[WHAT NEEDS TO BE DONE] Nothing in the records that follow should differ once you have copied them out.

[Stored data entries]
_ _ _

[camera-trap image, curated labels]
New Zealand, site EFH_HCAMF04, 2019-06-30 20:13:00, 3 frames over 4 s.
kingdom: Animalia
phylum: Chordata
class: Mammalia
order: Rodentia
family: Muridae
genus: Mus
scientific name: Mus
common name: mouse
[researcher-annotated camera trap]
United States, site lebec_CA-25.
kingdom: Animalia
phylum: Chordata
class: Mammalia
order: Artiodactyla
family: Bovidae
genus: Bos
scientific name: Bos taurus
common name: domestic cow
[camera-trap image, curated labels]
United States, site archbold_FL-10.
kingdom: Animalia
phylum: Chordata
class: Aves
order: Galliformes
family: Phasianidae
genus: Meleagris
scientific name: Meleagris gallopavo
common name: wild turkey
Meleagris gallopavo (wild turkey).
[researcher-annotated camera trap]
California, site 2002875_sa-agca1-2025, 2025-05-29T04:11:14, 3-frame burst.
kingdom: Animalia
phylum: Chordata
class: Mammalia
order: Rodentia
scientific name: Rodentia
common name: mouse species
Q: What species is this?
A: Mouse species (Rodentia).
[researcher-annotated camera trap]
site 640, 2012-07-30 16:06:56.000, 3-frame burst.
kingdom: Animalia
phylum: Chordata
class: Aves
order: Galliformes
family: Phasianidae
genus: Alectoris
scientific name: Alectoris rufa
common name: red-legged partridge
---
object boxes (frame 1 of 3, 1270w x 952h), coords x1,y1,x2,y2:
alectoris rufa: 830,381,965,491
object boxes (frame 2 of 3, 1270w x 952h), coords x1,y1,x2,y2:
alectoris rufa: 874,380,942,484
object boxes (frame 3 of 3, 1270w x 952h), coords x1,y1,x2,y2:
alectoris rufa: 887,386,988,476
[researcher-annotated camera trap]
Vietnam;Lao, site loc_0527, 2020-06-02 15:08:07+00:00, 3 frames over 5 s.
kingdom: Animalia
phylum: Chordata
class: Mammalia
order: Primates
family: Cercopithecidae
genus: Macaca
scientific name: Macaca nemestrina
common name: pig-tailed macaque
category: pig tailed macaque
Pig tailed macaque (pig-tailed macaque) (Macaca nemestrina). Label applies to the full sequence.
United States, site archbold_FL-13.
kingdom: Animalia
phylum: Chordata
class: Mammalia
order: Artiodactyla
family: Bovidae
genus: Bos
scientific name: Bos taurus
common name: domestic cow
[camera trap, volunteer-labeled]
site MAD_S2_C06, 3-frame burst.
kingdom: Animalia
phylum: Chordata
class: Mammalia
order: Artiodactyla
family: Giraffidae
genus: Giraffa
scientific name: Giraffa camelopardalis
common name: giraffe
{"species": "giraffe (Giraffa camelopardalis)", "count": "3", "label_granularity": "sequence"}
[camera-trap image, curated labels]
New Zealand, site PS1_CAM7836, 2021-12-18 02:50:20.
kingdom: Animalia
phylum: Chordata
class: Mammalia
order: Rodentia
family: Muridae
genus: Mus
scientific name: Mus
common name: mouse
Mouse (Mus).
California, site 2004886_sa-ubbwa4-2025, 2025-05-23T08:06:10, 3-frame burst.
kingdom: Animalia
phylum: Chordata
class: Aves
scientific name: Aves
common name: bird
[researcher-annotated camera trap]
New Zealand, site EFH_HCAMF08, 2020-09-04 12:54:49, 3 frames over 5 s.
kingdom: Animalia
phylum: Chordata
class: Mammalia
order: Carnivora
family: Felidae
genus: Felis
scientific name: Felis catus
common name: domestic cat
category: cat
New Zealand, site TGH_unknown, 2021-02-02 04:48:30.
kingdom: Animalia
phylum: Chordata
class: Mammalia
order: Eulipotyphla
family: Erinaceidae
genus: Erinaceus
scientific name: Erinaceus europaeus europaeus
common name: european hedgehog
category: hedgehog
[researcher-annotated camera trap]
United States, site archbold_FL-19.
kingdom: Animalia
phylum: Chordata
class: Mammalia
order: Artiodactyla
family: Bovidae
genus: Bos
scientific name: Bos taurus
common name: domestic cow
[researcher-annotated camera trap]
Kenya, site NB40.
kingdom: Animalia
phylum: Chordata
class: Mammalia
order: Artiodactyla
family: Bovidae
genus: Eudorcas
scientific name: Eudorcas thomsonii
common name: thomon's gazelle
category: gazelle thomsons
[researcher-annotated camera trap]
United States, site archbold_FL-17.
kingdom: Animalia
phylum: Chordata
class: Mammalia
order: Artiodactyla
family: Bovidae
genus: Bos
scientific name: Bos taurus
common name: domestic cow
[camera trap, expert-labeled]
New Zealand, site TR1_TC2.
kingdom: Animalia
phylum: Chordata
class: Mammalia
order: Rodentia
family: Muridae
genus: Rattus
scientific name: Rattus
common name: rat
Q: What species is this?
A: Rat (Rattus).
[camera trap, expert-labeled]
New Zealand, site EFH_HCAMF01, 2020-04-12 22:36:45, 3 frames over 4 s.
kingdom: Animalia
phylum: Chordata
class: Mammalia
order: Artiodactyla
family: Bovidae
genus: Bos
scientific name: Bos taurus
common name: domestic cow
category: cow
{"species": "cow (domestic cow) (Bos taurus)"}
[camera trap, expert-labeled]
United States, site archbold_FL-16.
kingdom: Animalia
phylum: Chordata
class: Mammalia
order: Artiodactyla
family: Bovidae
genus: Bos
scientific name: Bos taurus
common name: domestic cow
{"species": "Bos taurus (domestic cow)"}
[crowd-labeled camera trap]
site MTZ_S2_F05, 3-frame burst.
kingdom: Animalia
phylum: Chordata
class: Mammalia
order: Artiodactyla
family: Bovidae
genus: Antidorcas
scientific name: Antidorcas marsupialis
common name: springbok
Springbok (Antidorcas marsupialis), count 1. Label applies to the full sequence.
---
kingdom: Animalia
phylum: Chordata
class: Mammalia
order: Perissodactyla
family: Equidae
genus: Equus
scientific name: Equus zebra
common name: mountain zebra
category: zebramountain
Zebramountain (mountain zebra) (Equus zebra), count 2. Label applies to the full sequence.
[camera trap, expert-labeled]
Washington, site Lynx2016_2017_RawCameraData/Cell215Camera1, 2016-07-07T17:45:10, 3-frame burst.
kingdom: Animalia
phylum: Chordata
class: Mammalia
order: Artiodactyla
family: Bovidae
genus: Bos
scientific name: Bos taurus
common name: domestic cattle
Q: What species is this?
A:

_ _ _

[RESPONSE AREA]
[camera-trap image, curated labels]
New Zealand, site EFH_HCAMF04, 2019-06-30 20:13:00, 3 frames over 4 s.
kingdom: Animalia
phylum: Chordata
class: Mammalia
order: Rodentia
family: Muridae
genus: Mus
scientific name: Mus
common name: mouse
[researcher-annotated camera trap]
United States, site lebec_CA-25.
kingdom: Animalia
phylum: Chordata
class: Mammalia
order: Artiodactyla
family: Bovidae
genus: Bos
scientific name: Bos taurus
common name: domestic cow
[camera-trap image, curated labels]
United States, site archbold_FL-10.
kingdom: Animalia
phylum: Chordata
class: Aves
order: Galliformes
family: Phasianidae
genus: Meleagris
scientific name: Meleagris gallopavo
common name: wild turkey
Meleagris gallopavo (wild turkey).
[researcher-annotated camera trap]
California, site 2002875_sa-agca1-2025, 2025-05-29T04:11:14, 3-frame burst.
kingdom: Animalia
phylum: Chordata
class: Mammalia
order: Rodentia
scientific name: Rodentia
common name: mouse species
Q: What species is this?
A: Mouse species (Rodentia).
[researcher-annotated camera trap]
site 640, 2012-07-30 16:06:56.000, 3-frame burst.
kingdom: Animalia
phylum: Chordata
class: Aves
order: Galliformes
family: Phasianidae
genus: Alectoris
scientific name: Alectoris rufa
common name: red-legged partridge
---
object boxes (frame 1 of 3, 1270w x 952h), coords x1,y1,x2,y2:
alectoris rufa: 830,381,965,491
object boxes (frame 2 of 3, 1270w x 952h), coords x1,y1,x2,y2:
alectoris rufa: 874,380,942,484
object boxes (frame 3 of 3, 1270w x 952h), coords x1,y1,x2,y2:
alectoris rufa: 887,386,988,476
[researcher-annotated camera trap]
Vietnam;Lao, site loc_0527, 2020-06-02 15:08:07+00:00, 3 frames over 5 s.
kingdom: Animalia
phylum: Chordata
class: Mammalia
order: Primates
family: Cercopithecidae
genus: Macaca
scientific name: Macaca nemestrina
common name: pig-tailed macaque
category: pig tailed macaque
Pig tailed macaque (pig-tailed macaque) (Macaca nemestrina). Label applies to the full sequence.
United States, site archbold_FL-13.
kingdom: Animalia
phylum: Chordata
class: Mammalia
order: Artiodactyla
family: Bovidae
genus: Bos
scientific name: Bos taurus
common name: domestic cow
[camera trap, volunteer-labeled]
site MAD_S2_C06, 3-frame burst.
kingdom: Animalia
phylum: Chordata
class: Mammalia
order: Artiodactyla
family: Giraffidae
genus: Giraffa
scientific name: Giraffa camelopardalis
common name: giraffe
{"species": "giraffe (Giraffa camelopardalis)", "count": "3", "label_granularity": "sequence"}
[camera-trap image, curated labels]
New Zealand, site PS1_CAM7836, 2021-12-18 02:50:20.
kingdom: Animalia
phylum: Chordata
class: Mammalia
order: Rodentia
family: Muridae
genus: Mus
scientific name: Mus
common name: mouse
Mouse (Mus).
California, site 2004886_sa-ubbwa4-2025, 2025-05-23T08:06:10, 3-frame burst.
kingdom: Animalia
phylum: Chordata
class: Aves
scientific name: Aves
common name: bird
[researcher-annotated camera trap]
New Zealand, site EFH_HCAMF08, 2020-09-04 12:54:49, 3 frames over 5 s.
kingdom: Animalia
phylum: Chordata
class: Mammalia
order: Carnivora
family: Felidae
genus: Felis
scientific name: Felis catus
common name: domestic cat
category: cat
New Zealand, site TGH_unknown, 2021-02-02 04:48:30.
kingdom: Animalia
phylum: Chordata
class: Mammalia
order: Eulipotyphla
family: Erinaceidae
genus: Erinaceus
scientific name: Erinaceus europaeus europaeus
common name: european hedgehog
category: hedgehog
[researcher-annotated camera trap]
United States, site archbold_FL-19.
kingdom: Animalia
phylum: Chordata
class: Mammalia
order: Artiodactyla
family: Bovidae
genus: Bos
scientific name: Bos taurus
common name: domestic cow
[researcher-annotated camera trap]
Kenya, site NB40.
kingdom: Animalia
phylum: Chordata
class: Mammalia
order: Artiodactyla
family: Bovidae
genus: Eudorcas
scientific name: Eudorcas thomsonii
common name: thomon's gazelle
category: gazelle thomsons
[researcher-annotated camera trap]
United States, site archbold_FL-17.
kingdom: Animalia
phylum: Chordata
class: Mammalia
order: Artiodactyla
family: Bovidae
genus: Bos
scientific name: Bos taurus
common name: domestic cow
[camera trap, expert-labeled]
New Zealand, site TR1_TC2.
kingdom: Animalia
phylum: Chordata
class: Mammalia
order: Rodentia
family: Muridae
genus: Rattus
scientific name: Rattus
common name: rat
Q: What species is this?
A: Rat (Rattus).
[camera trap, expert-labeled]
New Zealand, site EFH_HCAMF01, 2020-04-12 22:36:45, 3 frames over 4 s.
kingdom: Animalia
phylum: Chordata
class: Mammalia
order: Artiodactyla
family: Bovidae
genus: Bos
scientific name: Bos taurus
common name: domestic cow
category: cow
{"species": "cow (domestic cow) (Bos taurus)"}
[camera trap, expert-labeled]
United States, site archbold_FL-16.
kingdom: Animalia
phylum: Chordata
class: Mammalia
order: Artiodactyla
family: Bovidae
genus: Bos
scientific name: Bos taurus
common name: domestic cow
{"species": "Bos taurus (domestic cow)"}
[crowd-labeled camera trap]
site MTZ_S2_F05, 3-frame burst.
kingdom: Animalia
phylum: Chordata
class: Mammalia
order: Artiodactyla
family: Bovidae
genus: Antidorcas
scientific name: Antidorcas marsupialis
common name: springbok
Springbok (Antidorcas marsupialis), count 1. Label applies to the full sequence.
---
kingdom: Animalia
phylum: Chordata
class: Mammalia
order: Perissodactyla
family: Equidae
genus: Equus
scientific name: Equus zebra
common name: mountain zebra
category: zebramountain
Zebramountain (mountain zebra) (Equus zebra), count 2. Label applies to the full sequence.
[camera trap, expert-labeled]
Washington, site Lynx2016_2017_RawCameraData/Cell215Camera1, 2016-07-07T17:45:10, 3-frame burst.
kingdom: Animalia
phylum: Chordata
class: Mammalia
order: Artiodactyla
family: Bovidae
genus: Bos
scientific name: Bos taurus
common name: domestic cattle
Q: What species is this?
A:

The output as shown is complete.